The newly opened Statue of Liberty Museum, which debuted May 16 in New York Harbor, brings to light a little-spoken-of aspect of the statue’s history: the statue was never meant to be about immigration, but meant to honor the liberation of slaves.
Wrote the Washington Post:
As reported in the Washington Post, the idea that the Statue of Liberty is about immigration, doesn’t add up. Ellis Island, the gateway for many immigrants, opened in 1892, six years after Lady Liberty was gifted to the U.S. by France in 1886. Also, the Emma Lazarus poem, engraved on the base of the towering sculpture, which reads, “Give me your tired, your poor, your huddled masses yearning to breathe free ...” didn’t appear on the statue until 1903.“One of the first meanings [of the statue] had to do with abolition, but it’s a meaning that didn’t stick,” Edward Berenson, a history professor at New York University and author of the book “The Statue of Liberty: A Transatlantic Story,” said in an interview with The Washington Post.
An expert on the U.S. Constitution and a prominent abolitionist, Édouard de Laboulaye came up with the idea for the tourist attraction, which drew 4.5 million visitors in 2018. He developed it in June 1865 after meeting with other French abolitionists, hoping to bolster the French belief in democracy by honoring America’s democracy, which had just abolished slavery.
“They talked about the idea of creating some kind of commemorative gift that would recognize the importance of the liberation of the slaves,” Berenson told the Post.
In an early model of the statue from 1870, the Statue of Liberty can be seen holding broken shackles. This clay model, referencing slavery’s end, can currently be viewed at the Museum of the City of New York. According to the Washington Post, with the final version, you can clearly see that there are broken chains under Lady Liberty’s feet, but they are not as readily apparent as in the older terra cotta model where she is holding the chains in her left hand.
The statue would ultimately be revealed to the public as “Liberty Enlightening the World” on Oct. 28, 1886. And while, originally, the celebration was meant to mark the history of American slavery, the true nature of the event was obscured by quite a bit of pomp and circumstance (from fireworks to a military parade)—including the French sculptor who created the statue, Frédéric-Auguste Bartholdi, pulling his own stunt of removing a French flag obscuring the statue’s face.
But even then, black critics were vocal about what they saw as the hypocrisy of a monument to liberty in the land of inopportunity.
From the Washington Post:
In his book, Berenson quotes an 1886 editorial in the black newspaper the Cleveland Gazette: “Shove the Bartholdi statue, torch and all, into the ocean until the ‘liberty’ of this country is such as to make it possible for an industrious and inoffensive colored man in the South to earn a respectable living for himself and family … The idea of the ‘liberty’ of this country ‘enlightening the world,’ or even Patagonia, is ridiculous in the extreme.”

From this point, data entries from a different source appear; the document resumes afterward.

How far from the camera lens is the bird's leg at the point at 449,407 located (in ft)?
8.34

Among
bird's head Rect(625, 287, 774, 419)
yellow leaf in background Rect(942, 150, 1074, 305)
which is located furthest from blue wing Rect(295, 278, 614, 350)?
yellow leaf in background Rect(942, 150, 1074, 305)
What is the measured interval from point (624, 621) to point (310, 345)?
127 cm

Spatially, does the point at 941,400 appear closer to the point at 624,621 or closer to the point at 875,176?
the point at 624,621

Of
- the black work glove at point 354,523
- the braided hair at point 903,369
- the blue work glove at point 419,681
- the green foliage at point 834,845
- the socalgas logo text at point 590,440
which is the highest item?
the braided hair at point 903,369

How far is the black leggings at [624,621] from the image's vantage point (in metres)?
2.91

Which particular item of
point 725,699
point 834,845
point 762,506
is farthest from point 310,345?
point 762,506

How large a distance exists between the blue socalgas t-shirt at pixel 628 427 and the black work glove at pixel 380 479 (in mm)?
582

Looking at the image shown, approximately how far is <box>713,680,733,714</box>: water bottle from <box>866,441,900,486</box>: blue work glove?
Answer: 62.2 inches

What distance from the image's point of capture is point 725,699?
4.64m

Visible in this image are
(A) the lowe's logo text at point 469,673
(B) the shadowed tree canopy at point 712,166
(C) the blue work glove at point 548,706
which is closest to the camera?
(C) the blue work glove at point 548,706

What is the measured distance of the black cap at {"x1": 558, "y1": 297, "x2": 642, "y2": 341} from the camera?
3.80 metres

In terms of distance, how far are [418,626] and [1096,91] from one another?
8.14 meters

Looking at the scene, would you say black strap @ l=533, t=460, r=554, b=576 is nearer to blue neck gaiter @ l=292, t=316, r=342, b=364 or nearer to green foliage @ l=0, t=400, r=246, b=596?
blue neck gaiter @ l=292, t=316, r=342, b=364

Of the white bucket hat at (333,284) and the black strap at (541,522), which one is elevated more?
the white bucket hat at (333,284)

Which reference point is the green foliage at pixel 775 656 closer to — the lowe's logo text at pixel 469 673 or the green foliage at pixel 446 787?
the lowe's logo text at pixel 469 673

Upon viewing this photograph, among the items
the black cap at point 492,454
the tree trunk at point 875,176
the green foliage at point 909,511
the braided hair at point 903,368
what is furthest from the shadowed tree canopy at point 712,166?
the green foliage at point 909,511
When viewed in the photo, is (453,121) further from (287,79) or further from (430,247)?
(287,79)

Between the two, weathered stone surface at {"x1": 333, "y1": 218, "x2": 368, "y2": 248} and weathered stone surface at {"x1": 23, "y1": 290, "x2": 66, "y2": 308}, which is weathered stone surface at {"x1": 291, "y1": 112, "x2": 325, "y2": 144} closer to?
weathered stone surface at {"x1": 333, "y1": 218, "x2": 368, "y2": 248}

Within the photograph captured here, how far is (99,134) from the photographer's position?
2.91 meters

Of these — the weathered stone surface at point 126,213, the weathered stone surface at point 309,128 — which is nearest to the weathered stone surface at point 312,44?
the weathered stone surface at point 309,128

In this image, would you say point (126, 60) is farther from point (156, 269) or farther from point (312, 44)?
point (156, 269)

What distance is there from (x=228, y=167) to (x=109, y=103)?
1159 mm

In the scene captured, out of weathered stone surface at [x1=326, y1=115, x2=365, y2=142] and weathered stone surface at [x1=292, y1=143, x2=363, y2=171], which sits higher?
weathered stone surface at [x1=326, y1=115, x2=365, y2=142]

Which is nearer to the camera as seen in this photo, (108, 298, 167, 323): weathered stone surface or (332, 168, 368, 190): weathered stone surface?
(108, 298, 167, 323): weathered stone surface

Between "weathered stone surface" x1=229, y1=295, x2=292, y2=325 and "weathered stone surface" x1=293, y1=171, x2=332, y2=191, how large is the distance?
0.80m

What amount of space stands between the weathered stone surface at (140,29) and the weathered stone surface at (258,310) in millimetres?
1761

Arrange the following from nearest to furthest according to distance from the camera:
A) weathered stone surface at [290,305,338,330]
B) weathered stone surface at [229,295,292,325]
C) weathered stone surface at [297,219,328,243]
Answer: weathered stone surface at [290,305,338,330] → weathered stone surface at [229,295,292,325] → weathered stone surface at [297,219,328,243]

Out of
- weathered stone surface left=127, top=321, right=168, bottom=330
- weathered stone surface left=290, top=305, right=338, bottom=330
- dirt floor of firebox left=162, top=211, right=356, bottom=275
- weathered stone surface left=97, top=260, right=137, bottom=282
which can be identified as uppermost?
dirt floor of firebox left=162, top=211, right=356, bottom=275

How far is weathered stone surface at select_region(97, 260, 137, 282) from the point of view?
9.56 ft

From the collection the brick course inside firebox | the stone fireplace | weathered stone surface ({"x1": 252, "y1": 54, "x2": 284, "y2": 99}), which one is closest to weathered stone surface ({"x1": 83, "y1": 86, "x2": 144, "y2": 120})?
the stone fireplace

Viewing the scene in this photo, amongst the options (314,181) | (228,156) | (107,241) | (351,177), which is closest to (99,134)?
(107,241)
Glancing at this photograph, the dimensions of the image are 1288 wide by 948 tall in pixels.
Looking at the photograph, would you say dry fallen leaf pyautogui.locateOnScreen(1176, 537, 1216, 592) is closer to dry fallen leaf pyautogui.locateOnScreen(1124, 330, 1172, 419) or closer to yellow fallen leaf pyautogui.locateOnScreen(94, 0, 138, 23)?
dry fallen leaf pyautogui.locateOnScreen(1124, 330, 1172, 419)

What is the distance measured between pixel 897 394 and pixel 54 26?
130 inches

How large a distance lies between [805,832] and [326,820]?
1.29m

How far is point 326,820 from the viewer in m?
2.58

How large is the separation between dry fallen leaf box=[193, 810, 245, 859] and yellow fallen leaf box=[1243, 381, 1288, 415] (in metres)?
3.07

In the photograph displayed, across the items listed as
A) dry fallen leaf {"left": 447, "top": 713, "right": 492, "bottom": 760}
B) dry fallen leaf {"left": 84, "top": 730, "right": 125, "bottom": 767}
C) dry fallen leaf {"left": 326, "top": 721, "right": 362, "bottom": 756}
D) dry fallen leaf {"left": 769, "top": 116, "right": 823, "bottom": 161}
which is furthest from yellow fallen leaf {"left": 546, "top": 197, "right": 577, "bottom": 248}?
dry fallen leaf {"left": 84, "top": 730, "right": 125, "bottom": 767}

And this is a problem that surrounds Lady Liberty to this very day, an America where “liberty” is still determined at times by the color of one’s skin.
Correction: 6/17/19, 5:25 p.m.: This story has been updated to reflect the correct date of the museum’s opening and to correct phrasing around the Statue of Liberty’s lore. This story has also removed and rewritten unattributed text.